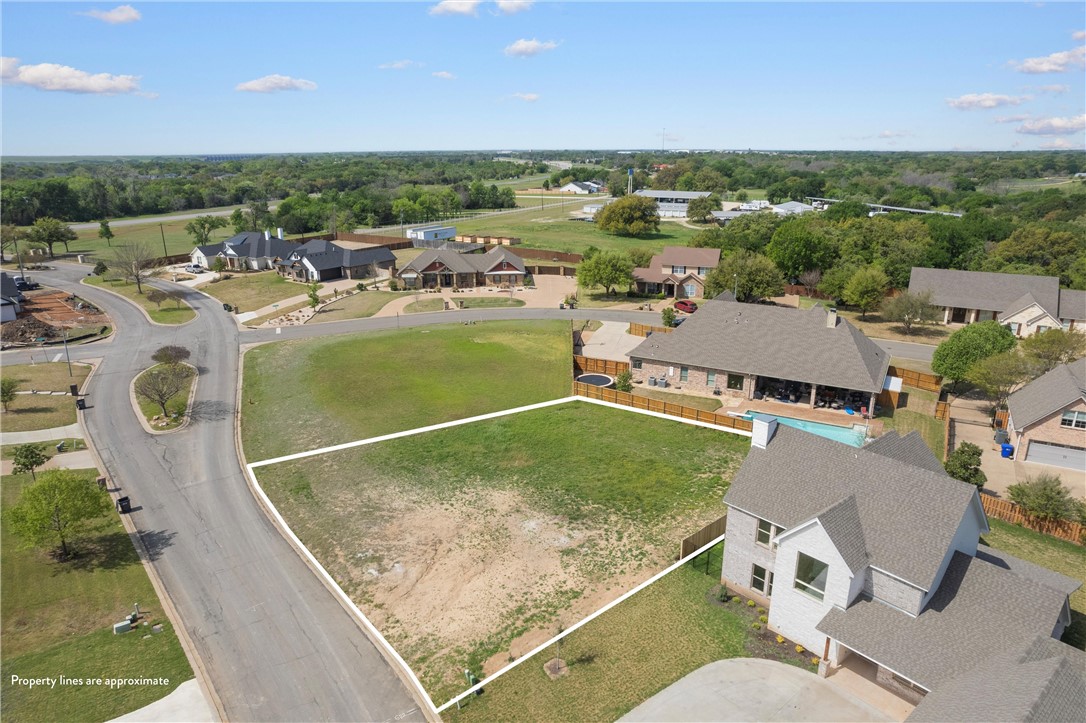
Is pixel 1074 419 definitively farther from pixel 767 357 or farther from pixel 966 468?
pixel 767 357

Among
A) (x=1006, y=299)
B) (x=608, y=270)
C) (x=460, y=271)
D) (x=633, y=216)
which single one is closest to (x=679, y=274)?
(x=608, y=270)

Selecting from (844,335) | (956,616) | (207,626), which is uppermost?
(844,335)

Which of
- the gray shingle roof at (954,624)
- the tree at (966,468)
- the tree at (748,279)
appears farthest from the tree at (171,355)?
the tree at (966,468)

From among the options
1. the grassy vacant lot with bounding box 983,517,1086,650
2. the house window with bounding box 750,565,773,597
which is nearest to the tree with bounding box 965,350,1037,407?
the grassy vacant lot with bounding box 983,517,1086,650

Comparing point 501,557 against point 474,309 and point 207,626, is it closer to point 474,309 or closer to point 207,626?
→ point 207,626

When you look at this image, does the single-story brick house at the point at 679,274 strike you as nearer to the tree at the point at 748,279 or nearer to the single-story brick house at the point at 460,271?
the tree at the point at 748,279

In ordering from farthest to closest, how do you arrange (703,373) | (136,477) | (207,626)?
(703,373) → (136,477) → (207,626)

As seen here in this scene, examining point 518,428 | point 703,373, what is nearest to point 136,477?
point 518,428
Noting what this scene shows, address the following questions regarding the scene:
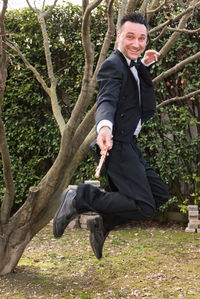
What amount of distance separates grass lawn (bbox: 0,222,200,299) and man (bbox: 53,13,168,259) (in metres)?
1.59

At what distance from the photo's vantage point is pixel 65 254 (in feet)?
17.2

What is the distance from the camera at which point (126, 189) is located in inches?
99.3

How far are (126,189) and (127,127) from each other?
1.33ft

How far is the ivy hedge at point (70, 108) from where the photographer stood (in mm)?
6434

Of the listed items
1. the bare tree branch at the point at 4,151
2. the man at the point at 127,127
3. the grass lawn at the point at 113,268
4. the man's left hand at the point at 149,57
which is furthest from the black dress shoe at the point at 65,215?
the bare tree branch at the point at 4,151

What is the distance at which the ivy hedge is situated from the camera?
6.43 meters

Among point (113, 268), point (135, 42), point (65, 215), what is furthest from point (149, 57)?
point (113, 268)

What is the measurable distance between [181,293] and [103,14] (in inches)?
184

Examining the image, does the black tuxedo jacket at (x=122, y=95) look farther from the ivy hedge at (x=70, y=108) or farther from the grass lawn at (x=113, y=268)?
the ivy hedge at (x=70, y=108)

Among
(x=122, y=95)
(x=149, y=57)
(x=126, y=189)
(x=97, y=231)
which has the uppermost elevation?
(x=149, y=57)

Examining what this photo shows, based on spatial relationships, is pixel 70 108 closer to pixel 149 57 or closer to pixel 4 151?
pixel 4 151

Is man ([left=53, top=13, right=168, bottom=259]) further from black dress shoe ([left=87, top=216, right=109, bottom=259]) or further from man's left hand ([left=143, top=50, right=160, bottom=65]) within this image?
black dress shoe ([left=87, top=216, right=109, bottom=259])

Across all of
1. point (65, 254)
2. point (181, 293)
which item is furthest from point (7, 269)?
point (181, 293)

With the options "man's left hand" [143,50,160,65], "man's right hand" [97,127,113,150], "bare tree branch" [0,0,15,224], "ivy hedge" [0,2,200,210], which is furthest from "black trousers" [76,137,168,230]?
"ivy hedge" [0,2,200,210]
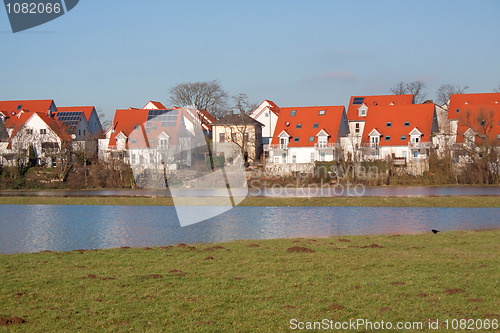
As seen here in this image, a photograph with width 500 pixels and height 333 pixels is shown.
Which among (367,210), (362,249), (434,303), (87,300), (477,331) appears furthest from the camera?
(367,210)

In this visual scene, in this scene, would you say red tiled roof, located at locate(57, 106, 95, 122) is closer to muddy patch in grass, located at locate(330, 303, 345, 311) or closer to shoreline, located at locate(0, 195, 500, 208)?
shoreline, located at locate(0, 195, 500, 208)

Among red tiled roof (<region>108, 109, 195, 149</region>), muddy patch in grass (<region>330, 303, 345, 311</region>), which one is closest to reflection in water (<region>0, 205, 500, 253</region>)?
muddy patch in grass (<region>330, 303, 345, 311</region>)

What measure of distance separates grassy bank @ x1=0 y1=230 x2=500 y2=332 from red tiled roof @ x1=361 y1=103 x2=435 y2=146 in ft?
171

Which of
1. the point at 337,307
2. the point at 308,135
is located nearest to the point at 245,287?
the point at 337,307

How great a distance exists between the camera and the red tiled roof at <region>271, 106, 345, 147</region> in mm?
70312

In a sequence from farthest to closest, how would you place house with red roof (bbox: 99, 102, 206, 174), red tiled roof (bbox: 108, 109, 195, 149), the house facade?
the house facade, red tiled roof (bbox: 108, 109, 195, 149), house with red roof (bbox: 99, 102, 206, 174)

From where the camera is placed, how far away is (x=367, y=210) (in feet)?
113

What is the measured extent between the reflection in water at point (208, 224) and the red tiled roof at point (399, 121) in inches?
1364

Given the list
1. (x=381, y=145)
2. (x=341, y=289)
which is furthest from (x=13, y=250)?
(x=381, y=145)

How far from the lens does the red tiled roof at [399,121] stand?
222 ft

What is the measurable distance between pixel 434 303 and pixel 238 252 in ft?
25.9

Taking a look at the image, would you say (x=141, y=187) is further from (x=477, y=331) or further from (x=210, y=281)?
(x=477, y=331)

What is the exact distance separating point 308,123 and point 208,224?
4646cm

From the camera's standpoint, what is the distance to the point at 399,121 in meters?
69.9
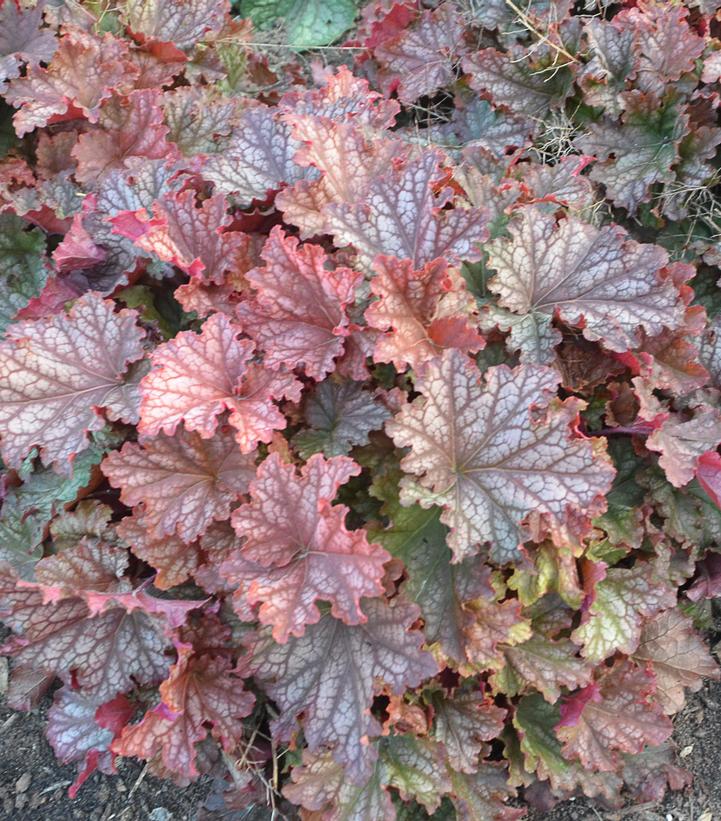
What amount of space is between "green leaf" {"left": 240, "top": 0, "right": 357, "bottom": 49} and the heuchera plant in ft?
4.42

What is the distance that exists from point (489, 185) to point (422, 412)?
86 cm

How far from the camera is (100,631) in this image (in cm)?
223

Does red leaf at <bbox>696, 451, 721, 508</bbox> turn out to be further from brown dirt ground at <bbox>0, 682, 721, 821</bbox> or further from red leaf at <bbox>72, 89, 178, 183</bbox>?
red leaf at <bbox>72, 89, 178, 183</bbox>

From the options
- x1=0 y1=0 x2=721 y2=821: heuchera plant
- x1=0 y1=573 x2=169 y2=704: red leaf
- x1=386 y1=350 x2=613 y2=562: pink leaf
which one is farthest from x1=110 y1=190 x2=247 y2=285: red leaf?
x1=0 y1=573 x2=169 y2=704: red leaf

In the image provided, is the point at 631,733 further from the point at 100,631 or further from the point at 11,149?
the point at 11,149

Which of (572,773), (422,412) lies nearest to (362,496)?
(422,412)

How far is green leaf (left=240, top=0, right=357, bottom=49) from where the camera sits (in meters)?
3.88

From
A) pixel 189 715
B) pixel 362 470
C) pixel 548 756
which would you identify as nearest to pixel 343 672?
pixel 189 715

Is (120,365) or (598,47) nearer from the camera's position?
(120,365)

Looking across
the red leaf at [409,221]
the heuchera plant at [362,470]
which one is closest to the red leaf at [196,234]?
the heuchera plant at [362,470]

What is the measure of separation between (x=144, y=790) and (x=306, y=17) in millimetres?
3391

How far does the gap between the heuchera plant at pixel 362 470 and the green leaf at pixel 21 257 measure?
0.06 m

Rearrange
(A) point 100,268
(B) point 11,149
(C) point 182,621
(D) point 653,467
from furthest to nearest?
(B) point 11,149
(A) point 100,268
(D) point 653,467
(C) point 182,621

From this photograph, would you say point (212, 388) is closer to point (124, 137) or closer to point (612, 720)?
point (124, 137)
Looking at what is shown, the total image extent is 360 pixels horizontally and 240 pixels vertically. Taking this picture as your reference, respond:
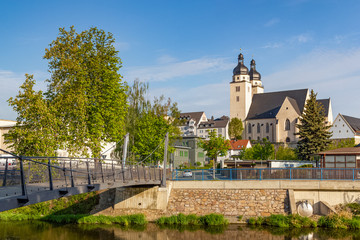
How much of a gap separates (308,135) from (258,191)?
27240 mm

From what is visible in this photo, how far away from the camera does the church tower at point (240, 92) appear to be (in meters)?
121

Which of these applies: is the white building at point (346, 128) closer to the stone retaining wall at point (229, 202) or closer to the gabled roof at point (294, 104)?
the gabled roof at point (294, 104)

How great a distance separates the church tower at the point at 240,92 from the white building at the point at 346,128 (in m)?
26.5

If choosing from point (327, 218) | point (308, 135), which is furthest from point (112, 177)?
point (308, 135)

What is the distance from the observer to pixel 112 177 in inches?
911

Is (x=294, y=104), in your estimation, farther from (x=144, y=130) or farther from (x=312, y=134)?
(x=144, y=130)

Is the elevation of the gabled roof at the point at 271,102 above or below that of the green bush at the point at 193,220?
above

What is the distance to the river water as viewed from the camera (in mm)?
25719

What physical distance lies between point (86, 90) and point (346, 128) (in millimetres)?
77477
***
* **THE PROBLEM**
Swap "church tower" for "bell tower" in everything from the line containing "What is the measure of" down to the last line, with the rest left unchanged. Leave the pictures out.

* **SOLUTION BELOW**
What is the measure of separation between (x=144, y=790) and (x=306, y=17) in millimetres?
3391

How far does the gap between the heuchera plant at pixel 362 470 and the green leaf at pixel 21 257 measure?
0.06 m

Rearrange
(A) point 100,268
(B) point 11,149
(C) point 182,621
(D) point 653,467
from furthest to nearest?
(B) point 11,149
(A) point 100,268
(D) point 653,467
(C) point 182,621

From this photograph, would you say point (212, 388) is closer to point (124, 137) or closer to point (612, 720)?
point (124, 137)
Looking at what is shown, the total image extent is 360 pixels horizontally and 240 pixels vertically. Taking this picture as your reference, respond:
How much of a gap separates (308,135) from (258,191)?
27240 mm

From what is visible in this photo, how far away from the camera does the bell tower at point (240, 92) appear to be (in meters)?
121

Which of these applies: is the white building at point (346, 128) closer to the stone retaining wall at point (229, 202) or closer to the gabled roof at point (294, 104)?
the gabled roof at point (294, 104)

How great a distance separates the bell tower at the point at 240,92 from the white building at the point at 346,128 (in m)?
26.5

If choosing from point (327, 218) | point (308, 135), which is furthest from point (112, 177)?
point (308, 135)

What is the distance from the observer to pixel 112 177 in inches?
911

Is (x=294, y=104), in your estimation, farther from (x=144, y=130) or farther from (x=312, y=134)?
(x=144, y=130)

Is the elevation of the gabled roof at the point at 271,102 above or below that of the green bush at the point at 193,220?
above

What is the distance to the river water as viewed from the camera (in mm)?
25719

What physical distance lies between point (86, 90) and point (346, 128) (in millimetres)?
77477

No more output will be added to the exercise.